* WRITTEN EXERCISE: Rewrite every line of text in the rows below as a JSON list of strings, one string per line, leaving out blank lines and the pictures.

────────

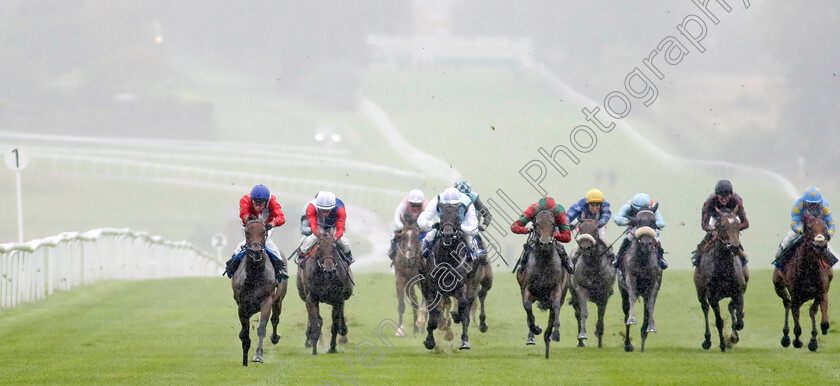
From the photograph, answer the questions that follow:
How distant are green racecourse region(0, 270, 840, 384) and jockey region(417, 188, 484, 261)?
1.39m

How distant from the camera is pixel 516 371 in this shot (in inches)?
559

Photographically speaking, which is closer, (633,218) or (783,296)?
(783,296)

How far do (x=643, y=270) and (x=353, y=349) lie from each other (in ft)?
13.4

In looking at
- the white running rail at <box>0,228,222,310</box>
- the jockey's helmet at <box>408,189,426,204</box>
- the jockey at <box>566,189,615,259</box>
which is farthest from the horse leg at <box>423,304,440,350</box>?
the white running rail at <box>0,228,222,310</box>

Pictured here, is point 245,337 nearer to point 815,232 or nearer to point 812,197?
point 815,232

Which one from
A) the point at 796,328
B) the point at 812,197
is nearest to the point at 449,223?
the point at 812,197

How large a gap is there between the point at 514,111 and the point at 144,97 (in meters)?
25.4

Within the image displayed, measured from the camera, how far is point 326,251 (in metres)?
15.9

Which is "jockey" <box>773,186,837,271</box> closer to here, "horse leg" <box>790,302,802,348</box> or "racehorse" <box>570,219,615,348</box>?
"horse leg" <box>790,302,802,348</box>

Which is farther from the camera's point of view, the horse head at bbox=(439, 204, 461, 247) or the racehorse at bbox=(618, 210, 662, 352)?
the racehorse at bbox=(618, 210, 662, 352)

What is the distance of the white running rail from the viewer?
872 inches

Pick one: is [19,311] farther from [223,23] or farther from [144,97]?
[223,23]

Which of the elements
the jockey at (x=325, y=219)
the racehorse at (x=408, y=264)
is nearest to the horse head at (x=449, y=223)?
the jockey at (x=325, y=219)

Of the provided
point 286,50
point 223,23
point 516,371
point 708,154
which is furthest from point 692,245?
point 223,23
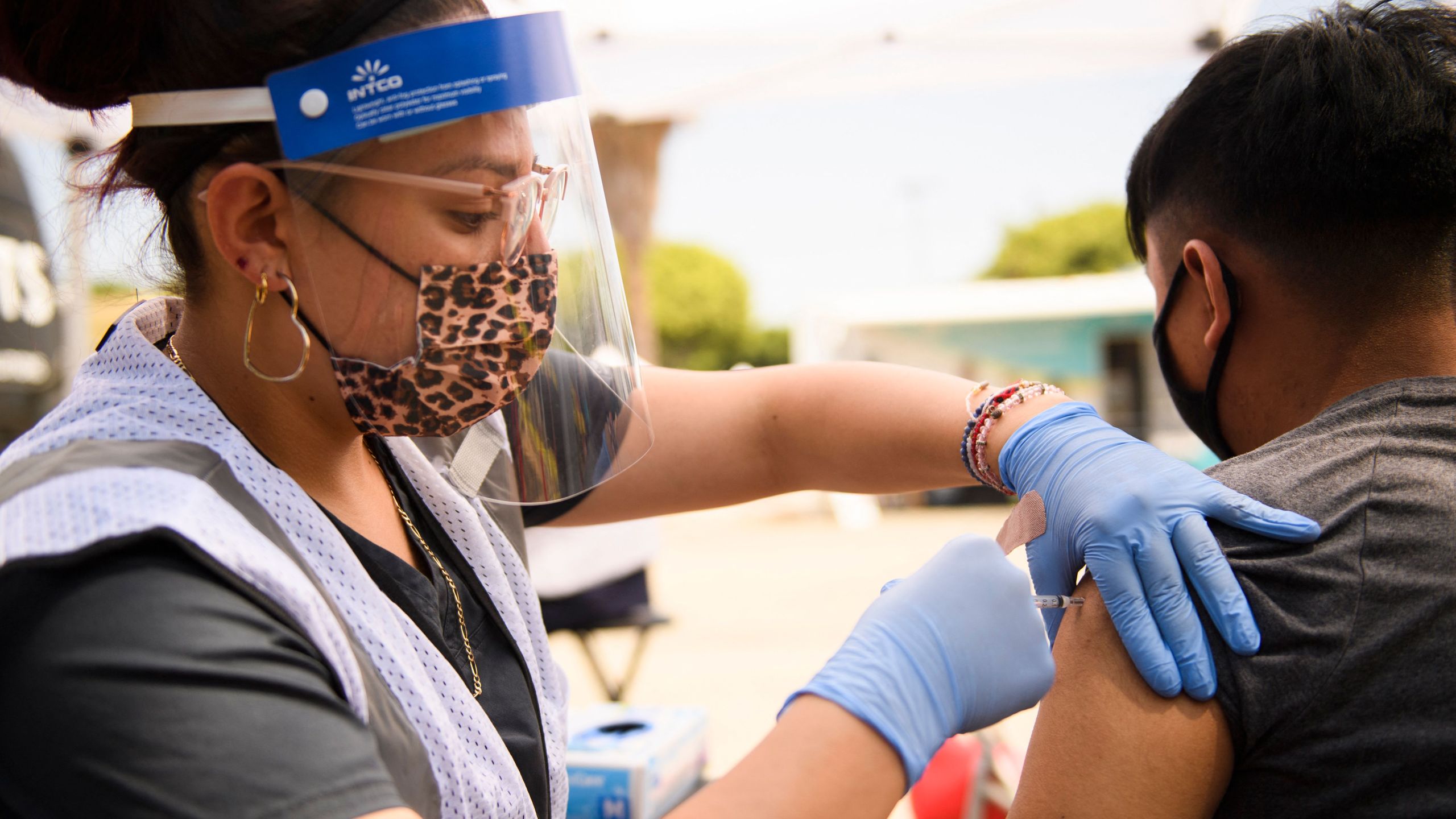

────────

* THE REPLY:
[
  "From the photograph, answer the questions that follow:",
  "How distant are green racecourse region(0, 270, 840, 384) and jockey region(417, 188, 484, 261)?",
  "1.39m",
  "How distant from the camera is pixel 516 371 in this shot (in inches)?",
  "559",
  "Photographically speaking, which is closer, (633,218) or (783,296)?",
  "(783,296)",
  "How far do (x=643, y=270) and (x=353, y=349) lie from each other (in ft)?",
  "13.4",
  "In looking at",
  "- the white running rail at <box>0,228,222,310</box>",
  "- the jockey's helmet at <box>408,189,426,204</box>",
  "- the jockey at <box>566,189,615,259</box>",
  "which is farthest from the horse leg at <box>423,304,440,350</box>?",
  "the white running rail at <box>0,228,222,310</box>",
  "Pictured here, is point 245,337 nearer to point 815,232 or nearer to point 812,197?",
  "point 815,232",
  "Which one from",
  "A) the point at 796,328",
  "B) the point at 812,197",
  "is nearest to the point at 449,223?",
  "the point at 812,197",
  "How large a gap is there between the point at 514,111 and the point at 144,97 (in meters)?",
  "25.4",
  "Within the image displayed, measured from the camera, how far is point 326,251 (in metres)?",
  "15.9",
  "Which is \"jockey\" <box>773,186,837,271</box> closer to here, \"horse leg\" <box>790,302,802,348</box> or \"racehorse\" <box>570,219,615,348</box>?",
  "\"horse leg\" <box>790,302,802,348</box>",
  "Which is farther from the camera's point of view, the horse head at bbox=(439, 204, 461, 247) or the racehorse at bbox=(618, 210, 662, 352)?",
  "the racehorse at bbox=(618, 210, 662, 352)",
  "What is the distance of the white running rail from the viewer?",
  "872 inches",
  "Pick one: is [19,311] farther from [223,23] or farther from [144,97]?",
  "[223,23]",
  "Which of the elements",
  "the jockey at (x=325, y=219)",
  "the racehorse at (x=408, y=264)",
  "is nearest to the horse head at (x=449, y=223)?",
  "the jockey at (x=325, y=219)",
  "Of the provided",
  "point 286,50",
  "point 223,23",
  "point 516,371",
  "point 708,154",
  "which is furthest from point 692,245?",
  "point 223,23"
]